La breve introduzione ci riporta all’interno della festa di Halloween, ma con la traccia auto-titolata capiamo subito che qualcosa è cambiato. I tradizionali mostri che normalmente infestano le strade sono tornati, ma sono ormai incapaci di spaventare le persone. I più giovani sono infatti continuamente distratti dai loro cellulari e l’intera umanità è ormai in preda alle paranoie che affollano le nostre vite e che in qualche modo ci fanno più paura.

Un presupposto interessante che fornisce una chiave di lettura ai contenuti presenti nell’album, che infatti procede con “Have A Nice Judgement Day”, un brano nel quale emerge lo sguardo beffardo con cui l’uomo guarderà attraverso i suoi occhiali da sole la fine del mondo che lui stesso ha contribuito ad innescare. La sempre scherzosa critica sociale prosegue con “Crazy”, che condanna lo stile di vita frenetico a cui siamo sempre più abituati e “Peter Pan Syndrome” che invece ci invita a mantenere vivo il bambino dentro ognuno di noi. Sotto le note speed metal di “Escape From Reality” il cantante Alle Conti ci regala un’eccellente interpretazione con cui rispolvera le sue radici vocali forgiate dalle cover degli Helloween. La somiglianza con la voce di Michael Kiske, con cui il gruppo ha anche collaborato anni fa, è impressionante ma estremamente naturale e mai forzata. Dopo la power ballad “Falling Over The Rainbow”, scritta dal bassista Leone Villani Conti che si ritaglia anche uno spazio per un assolo, ecco che con “Queen Of Likes” torna il tema dell’uso dei social media, in un brano a cui la sezione ritmica guidata dal batterista Luca Setti sa donare la giusta drammaticità, strizzando l’occhio ai Dream Theater nella parte finale.
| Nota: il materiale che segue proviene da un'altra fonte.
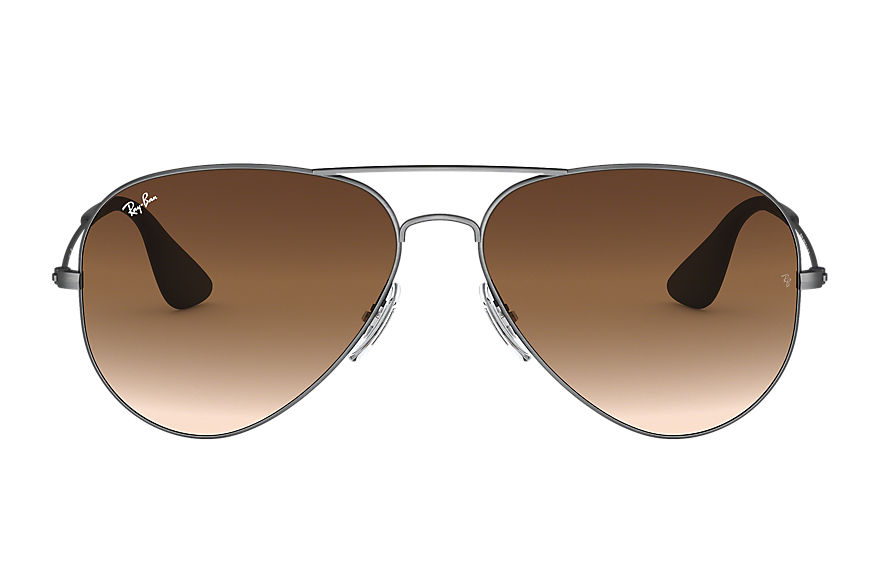 Ray-Ban  gafas de sol RB3558 UNISEX 003 rb3558 antique black 8053672985917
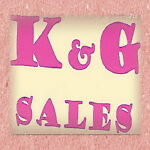 K and G Sales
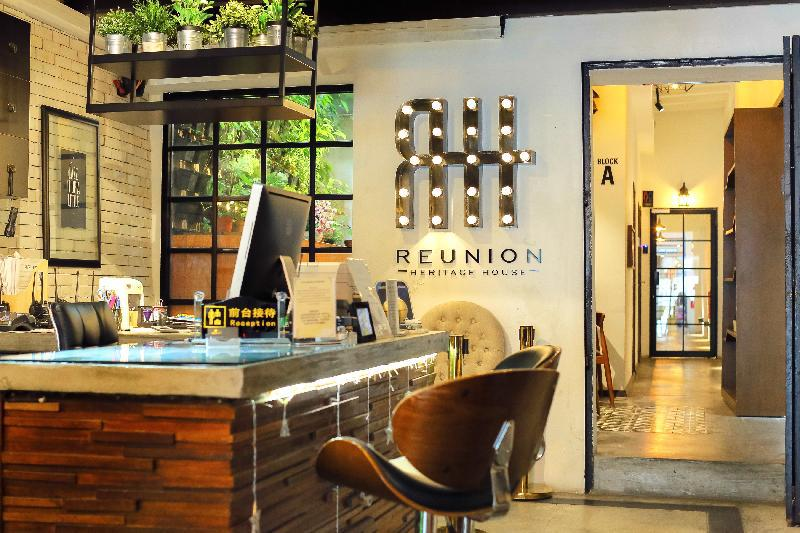 10 Boutique Hotels You Shouldn't Have Missed in George Town, Penang ECE43E1A 147F 4A2E B82B 54984F2DD680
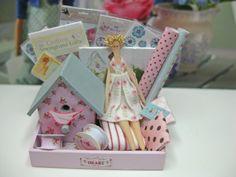 Dollhouse Miniature Tilda Style Display with Doll and Bird House
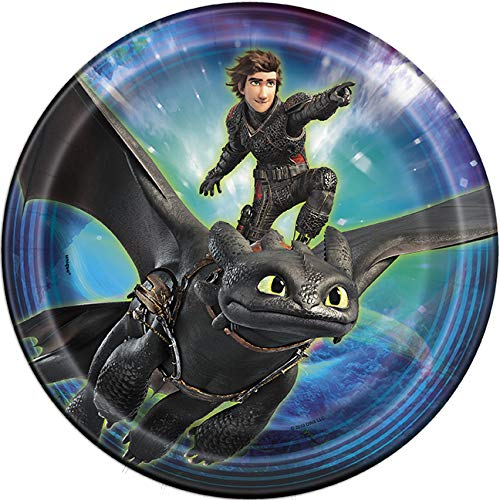 How To Train Your Dragon 3 Birthday Decorations And Tableware Plates Napkins Cups Table Cover Banner Premium Plastic Cutlery Serves 16 by FAKKOS Design (Image #2)
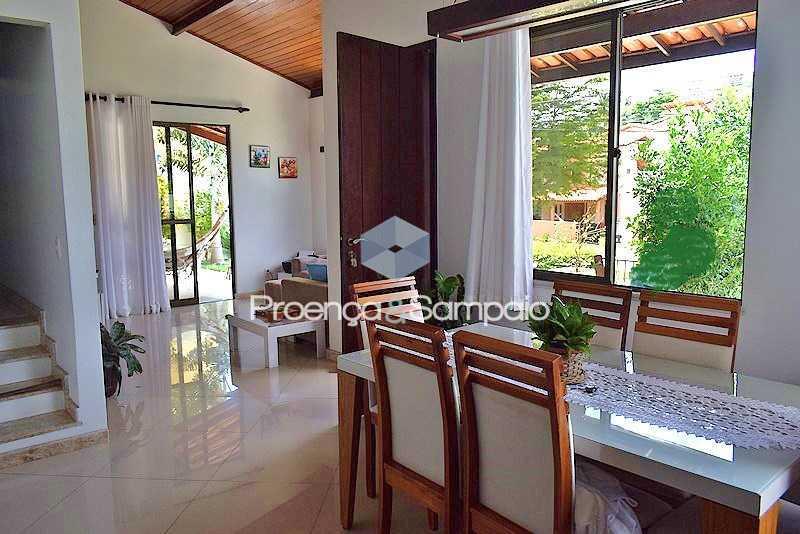 Image0031 - Casa em Condomínio 3 quartos à venda Lauro de Freitas,BA - R$ 750.000 - PSCN30070 - 13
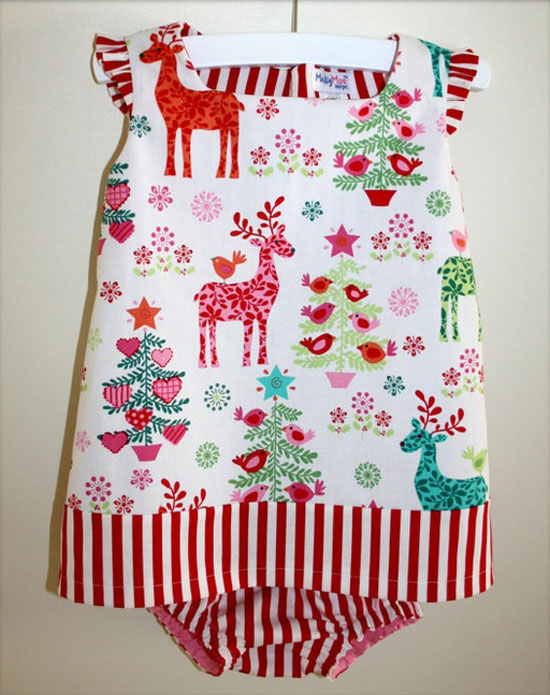 15-Beautiful-Cute-Christmas-Dresses-Outfits-2012-For-Newborn-Baby-Girls-Kids-4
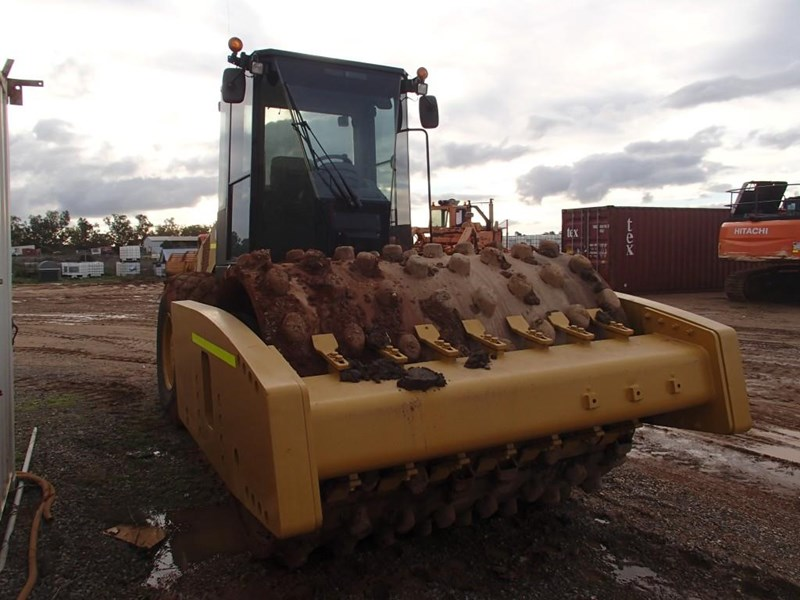 caterpillar cs76 409534 007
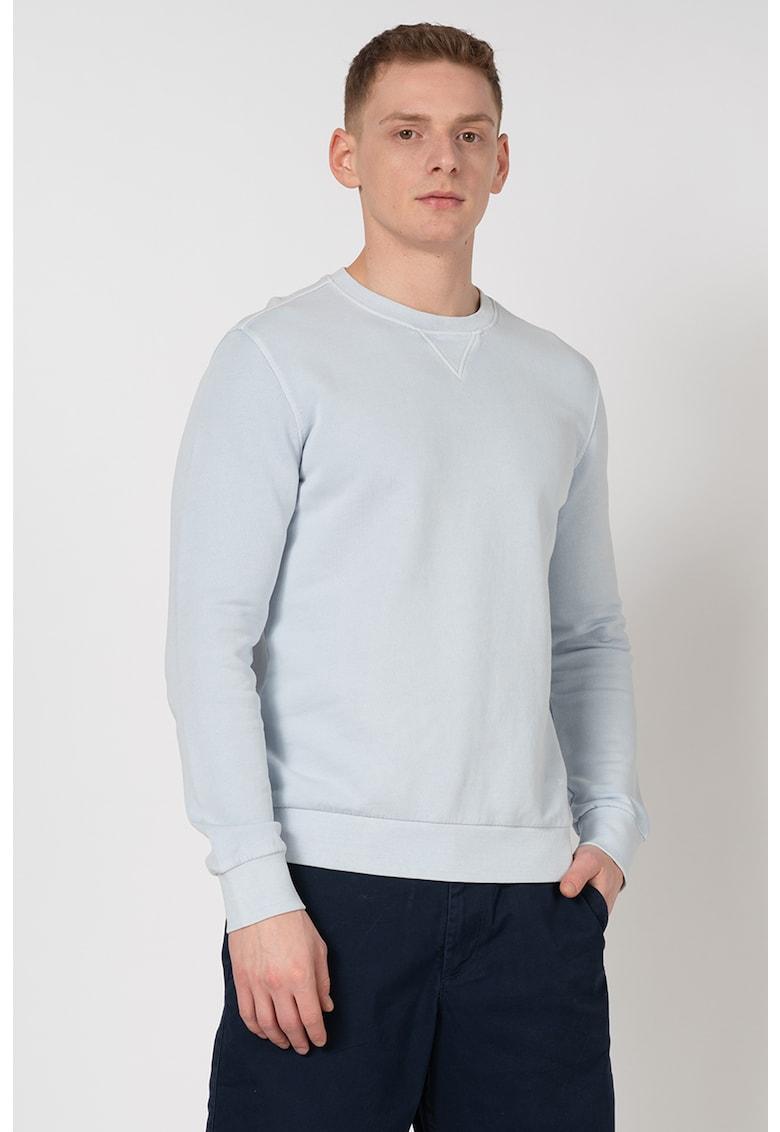 Bluza sport regular fit din bumbac organic - cu decolteu la baza gatului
Il disco si chiude con “The Power Of Grayskull” la monumentale suite da dodici minuti composta dal chitarrista Guido Benedetti, il quale qui ne scrive anche il testo con citazioni dal cartone animato « He-Man And The Masters Of The Universe », che soprattutto i più appassionati apprezzeranno.

A livello generale una scrittura non sempre eccellente dei testi, affidata a turno ai vari componenti, è controbilanciata da un’ottima idea alla base dell’album.

Con Creepy Symphonies i ragazzi di Modena realizzano un lavoro coerente con la propria identità artistica e con le proprie fonti di ispirazione, accompagnando l’ascoltatore in un viaggio attraverso le contraddizioni e le paure del nostro tempo, senza perdere quella vena scherzosa ed umoristica che li contraddistingue fin dai primi tempi, alla continua ricerca dell’antidoto contro un mondo che si prende forse troppo sul serio.